The 2001 transition to include plants in the ontology is a case in point. Early on, GO had only one term for gamete formation: "gametogenesis", which was defined as the "generation, maintenance, and proliferation of gametes". The meaning of "gamete" was not specified, but the term and definition were generated with animal gamete formation in mind. Plant biologists, however, use "gametogenesis" to refer to the generation of a gametophyte, that is, a plant in the haploid phase that can produce gametes. An extensive set of changes was required to remove ambiguity in the usage of "gametogenesis", and add terms to represent plant biology. The definition of "gametogenesis" was altered to define gamete as "a haploid reproductive cell" and to remove the mention of proliferation. For plant processes, a new term "gametophyte development" was added, its name and definition clearly referring to the relevant phase of a plant life cycle.

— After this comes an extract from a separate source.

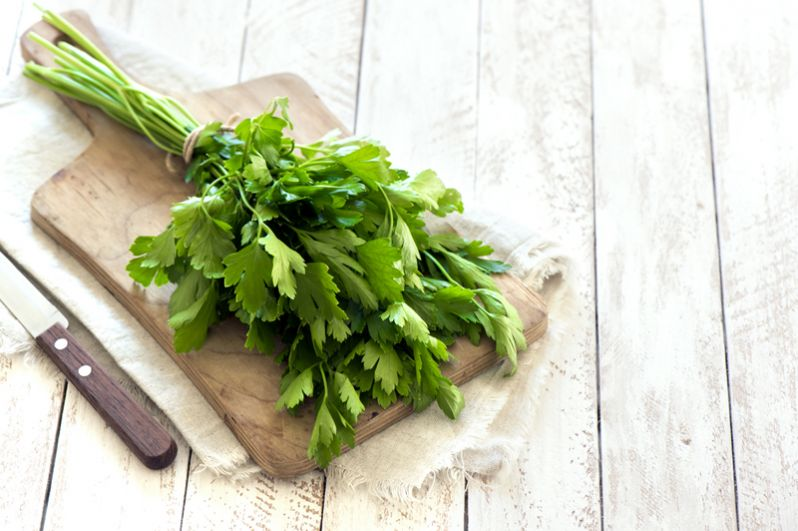 Петрушка (150 мг) и другая зелень. Зелёная листовая зелень, как пряная (укроп, кинза), так и пресная (зелёный салат, щавель, шпинат), в периоды авитаминоза (да и не только) вообще не должна переводиться в холодильнике. Потому что вся трава содержит огромное количество витаминов и минералов. Витамина С больше всего в петрушке, немало в шпинате и щавеле.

A fourth type of ontology shift occurs in response to new evidence which changes the understanding of a given entity or process so that its definition and relations to other terms also need to change.

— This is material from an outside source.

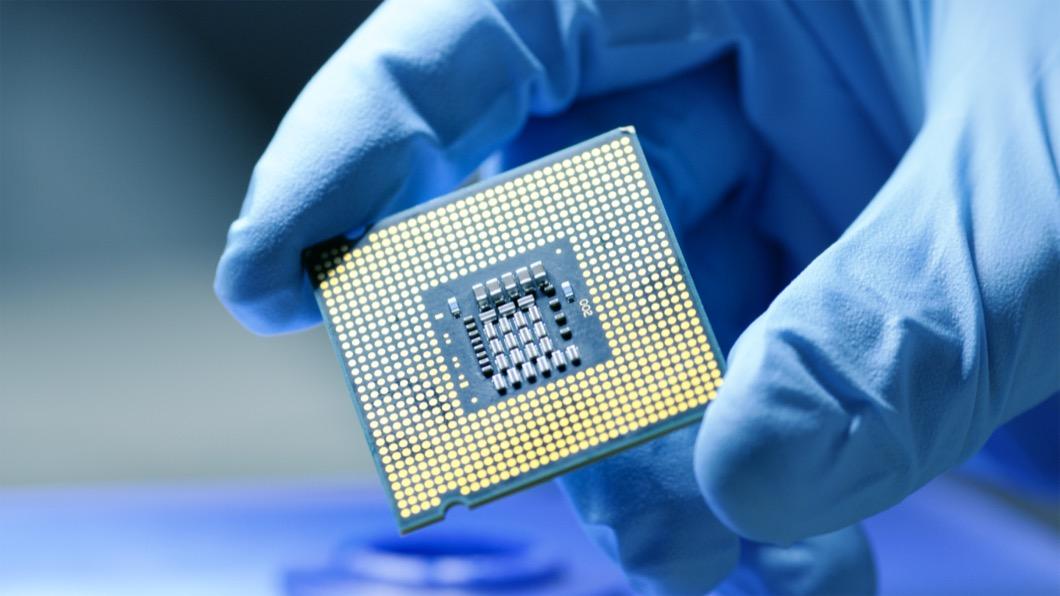 受疫情影響全球晶片短缺,資深採購經理更表示要等到2022年年中才有機會緩解。(圖片來源/ shutterstock達志影像) 晶片短缺何時緩解? 全球電子代工大廠看衰:至少要到2022年中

An example of this involves the term "cytoskeleton". For several decades, cytoskeletal structures such as microfilaments, microtubules, and intermediate filaments were observed only in eukaryotic cells, and were therefore thought to be absent from prokaryotic cells. Accordingly, the definition for the GO cellular component term "cytoskeleton" followed one of many dictionary and textbook definitions, beginning "Any of the various filamentous elements that form the internal framework of eukaryotic cells". In recent years, however, evidence has accumulated that bacterial cells do contain cytoskeletal structures [13, 14]. To accommodate these discoveries, and to facilitate annotation of bacterial cytoskeletal gene products the GO definition had to be broadened to remove the word "eukaryotic", and with it the restriction on species to which the term could be applied. Deletion of a single word from a term definition thus allowed GO to capture a revolutionary advance in the research community's understanding of both prokaryotic cell organization and the taxonomic distribution of cytoskeletal structures.
The definition of the term "conoid" is another example of how ontology can shift in response to scientific developments. The conoid is a cytoskeletal element that forms part of the apical complex, a distinctive and elaborate structure found in apicomplexan parasites . Based on electron microscopic analysis, the conoid was known to consist of fibers; based on the prevailing hypothesis that the fibers were microtubules, GO included a cellular component term, "conoid", which was an is_a descendant of "microtubule". The definition was: "Coiled microtubules within both the polar and basal rings of the apical complex of an apicomplexan parasite." More recently, Hu et al.  showed that the conoid is indeed composed primarily of tubulin, but the tubulin structure differs markedly from that of typical microtubules. This improved understanding of conoid structure had two consequences for "conoid". First, the is_a relationship to "microtubule" was removed, because the conoid could no longer be considered a type of microtubule. Second, the text definition was changed to remove information now known to be false and to more accurately describe the structure of a conoid.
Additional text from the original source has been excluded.